Extracted records
====

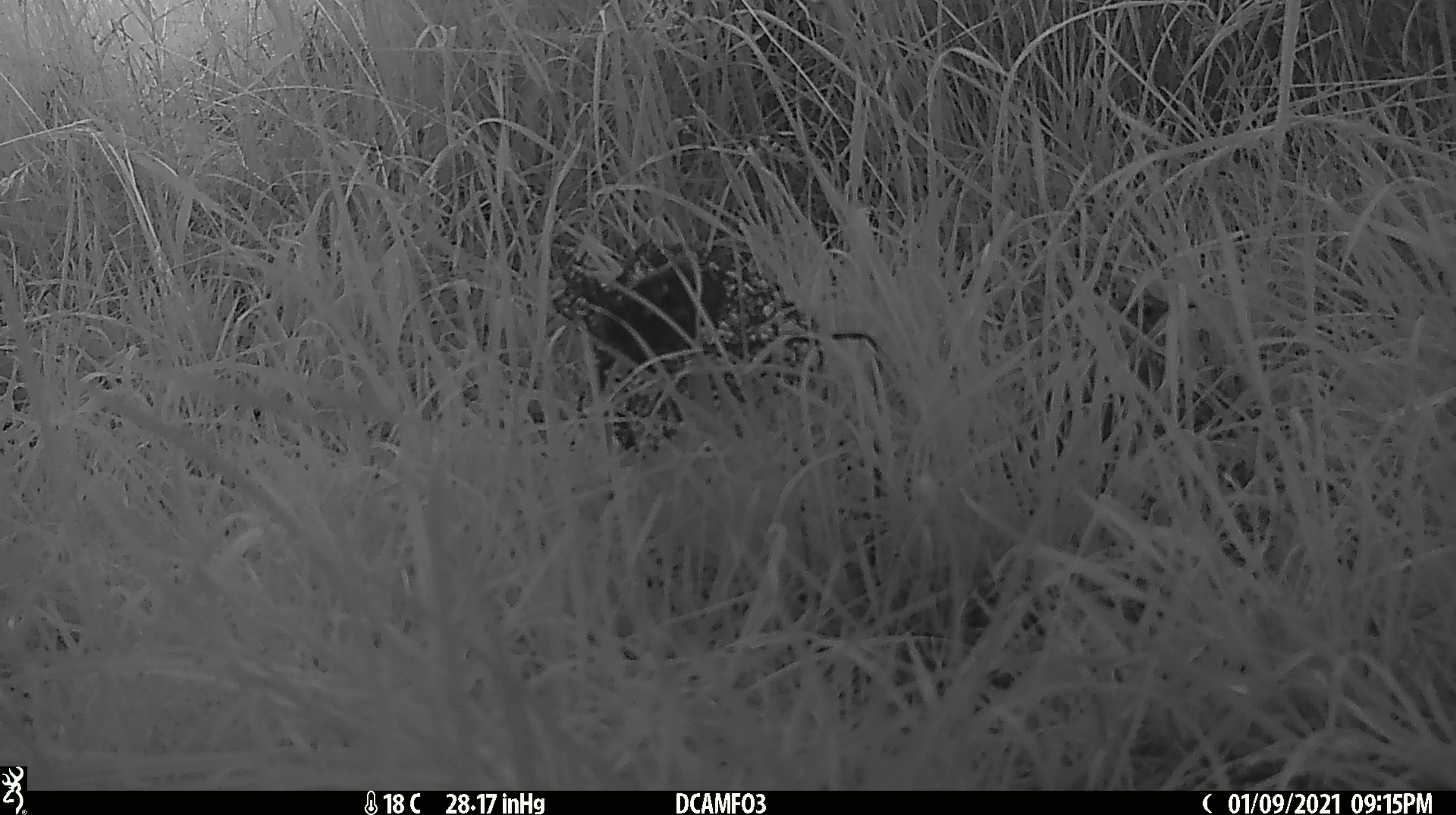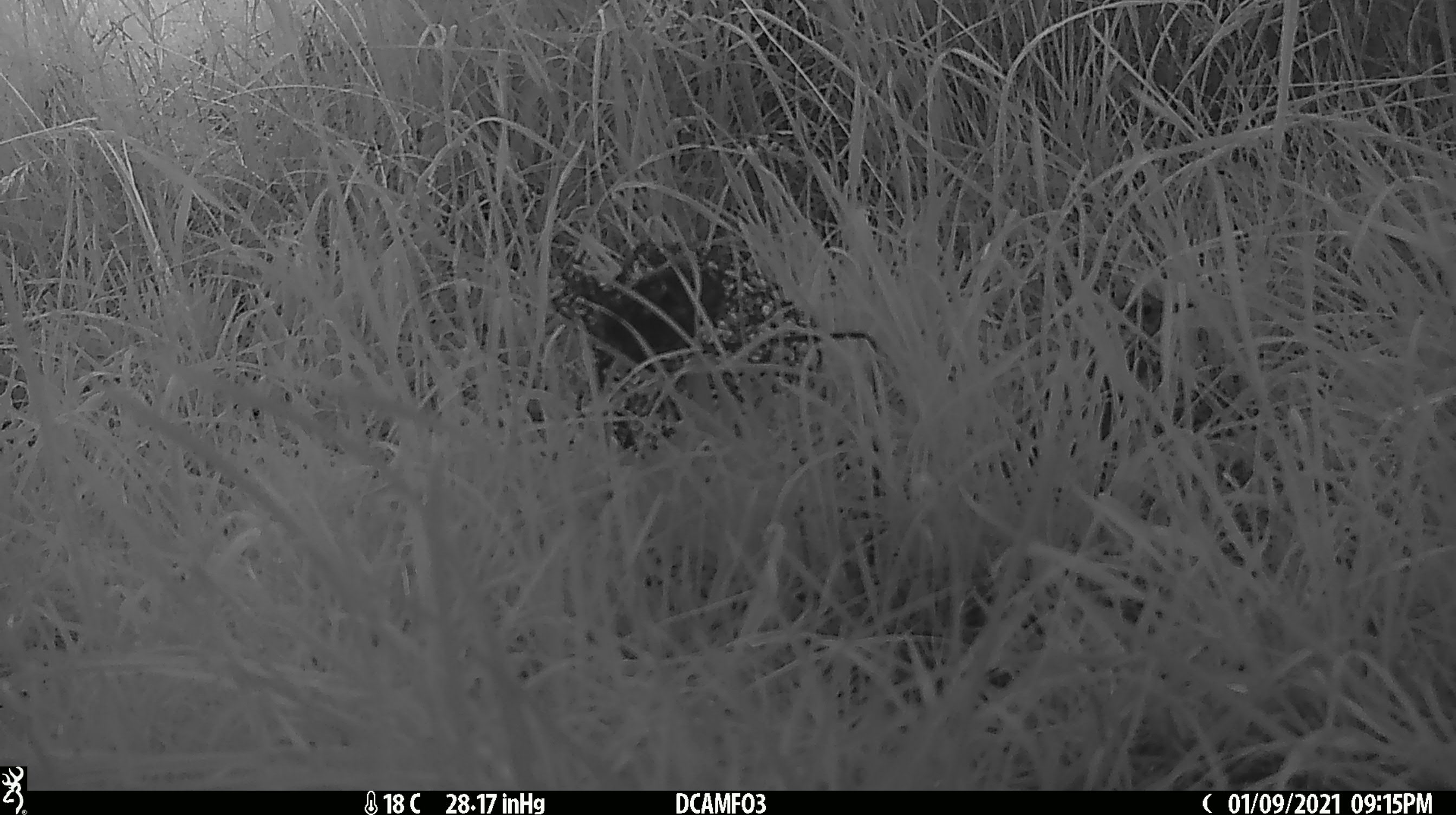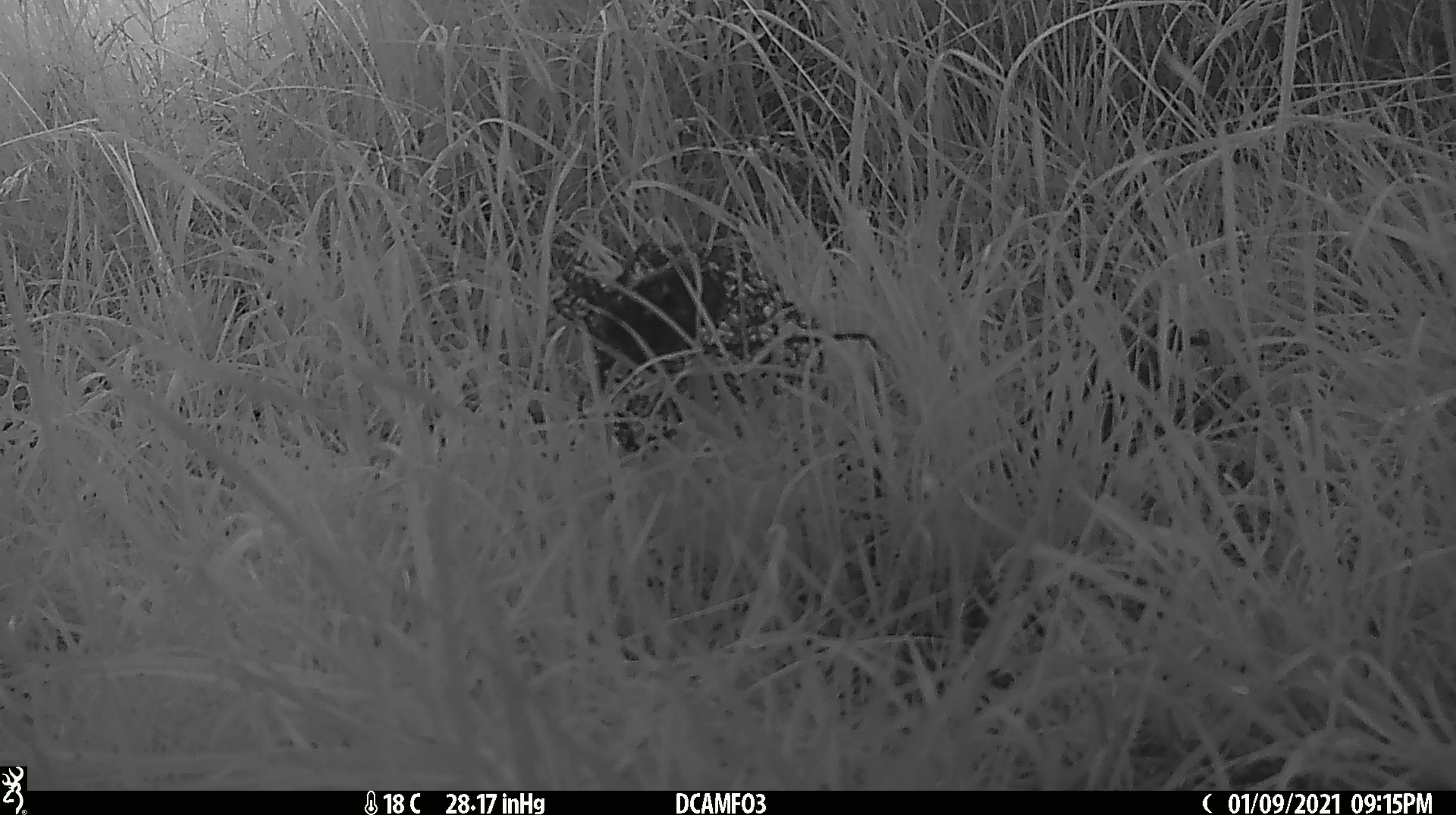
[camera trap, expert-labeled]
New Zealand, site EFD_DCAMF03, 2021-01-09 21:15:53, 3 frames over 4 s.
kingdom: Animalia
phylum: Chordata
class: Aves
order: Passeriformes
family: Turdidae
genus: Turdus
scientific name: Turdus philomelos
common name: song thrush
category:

====

HOW TO COMPLETE THIS TASK
Please transcribe every entry above exactly, leaving out any pictures.

EXERCISE RESULT
[camera trap, expert-labeled]
New Zealand, site EFD_DCAMF03, 2021-01-09 21:15:53, 3 frames over 4 s.
kingdom: Animalia
phylum: Chordata
class: Aves
order: Passeriformes
family: Turdidae
genus: Turdus
scientific name: Turdus philomelos
common name: song thrush
category:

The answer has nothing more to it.